The Woman
I imagine her dark hair was probably waist-length. She would wake up from her hungover slumber and run her fingers through it in lieu of a comb. Maybe she would braid it and pin it up in the back, tiny ringlets, a tribute to Shirley Temple in the film Heidi. She probably owned a big floppy hat, yellow or perhaps moss green with a polka dot ribbon wrapped around the base. She would put her feet up on the dash and he would drive along the California coastline. I’m sure she smelled of sea salt and lilacs, not lilacs, maybe lavender. She smelled like purple.
Her eyes were probably heavy, heavy carrying the burden of the pain she had seen. Perhaps an alcoholic father whose love of the bottle forced the family apart or maybe an automobile accident she witnessed and could not help and I’m sure she really would have wanted to. Heavy eyes but trusting and kind. The type you could see juggling clowns and baby lambs in. Eyes that told a story, eyes you couldn’t bear to look at for long.
Maybe she was Hispanic. Maybe she had hands that rolled tortillas and feet that could dance le Quebradita. She would have had brothers. Many, many brothers, brothers who loved her more than themselves but brothers who couldn’t express it. So she ran away. They were probably older brothers.

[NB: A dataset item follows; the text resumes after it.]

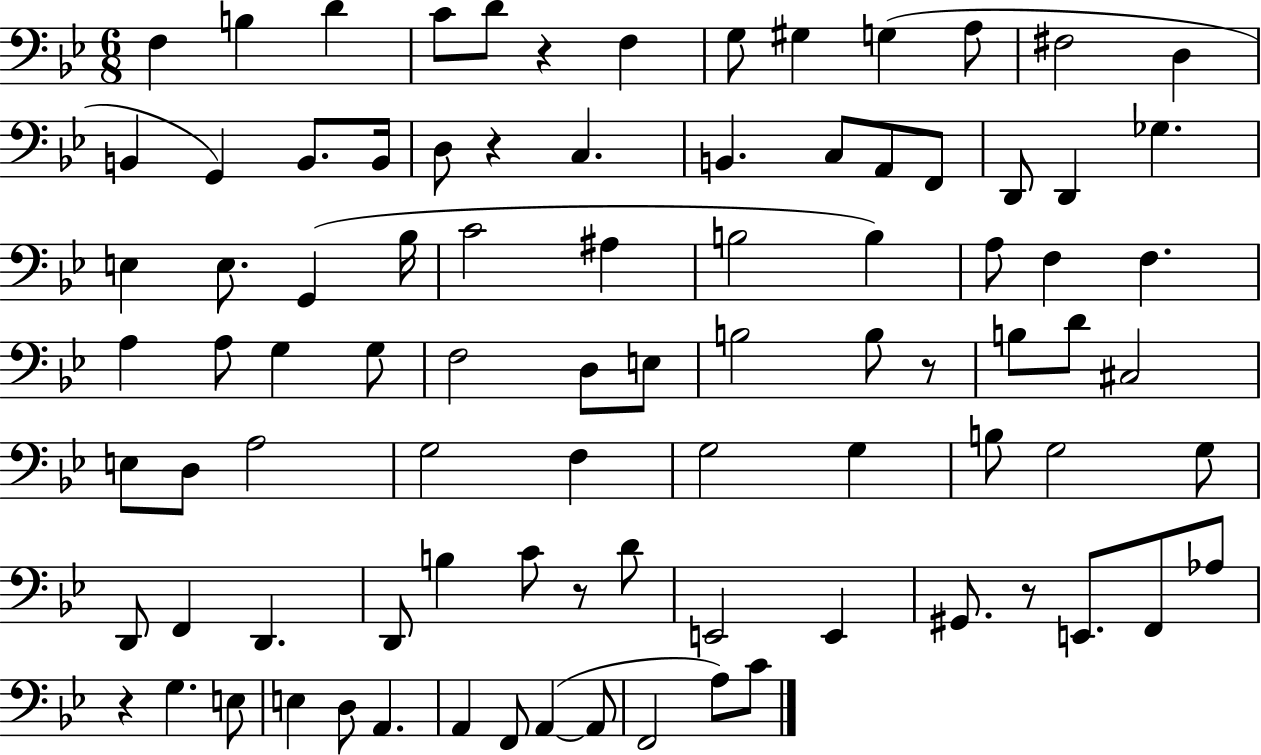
F3/q B3/q D4/q C4/e D4/e R/q F3/q G3/e G#3/q G3/q A3/e F#3/h D3/q B2/q G2/q B2/e. B2/s D3/e R/q C3/q. B2/q. C3/e A2/e F2/e D2/e D2/q Gb3/q. E3/q E3/e. G2/q Bb3/s C4/h A#3/q B3/h B3/q A3/e F3/q F3/q. A3/q A3/e G3/q G3/e F3/h D3/e E3/e B3/h B3/e R/e B3/e D4/e C#3/h E3/e D3/e A3/h G3/h F3/q G3/h G3/q B3/e G3/h G3/e D2/e F2/q D2/q. D2/e B3/q C4/e R/e D4/e E2/h E2/q G#2/e. R/e E2/e. F2/e Ab3/e R/q G3/q. E3/e E3/q D3/e A2/q. A2/q F2/e A2/q A2/e F2/h A3/e C4/e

I bet she loved to sleep, and read and write. I bet that’s why he fell in love with her. Her favourite position was curled up on the front porch hammock nestled between two blue posts of that California Victorian. That house was a place for misfits, for people who cared too much and people who didn’t care at all. She felt too much all the time, too much euphoria, too much sorrow, a roller coaster she got on that had no final destination. She was probably bipolar and chose to medicate herself with sleeping and reading and writing and coffee. Only black coffee, dark like her waist-length hair.
I bet she felt like Sunday morning. Her lips tasting like citrus, juicy and plump, lips that he could bite into and keep inside him. Lips you don’t forget. I’m sure her laughter was contagious, feeling her pain with every whimsical chuckle. I’m sure she was broken. I think he wanted to fix her. I think she would have liked him to but the broken can’t fix the broken so instead they chose to laugh, and sleep and drink coffee and dance le Quebradita.
I’m sure she didn’t want to leave but when things go right for too long she jumps before they go left. Maybe she smiled as she ran, that smile he loved and lost himself in. A smile that inspires, a smile one only dreams of, a woman who is no longer real. Red and raw with love.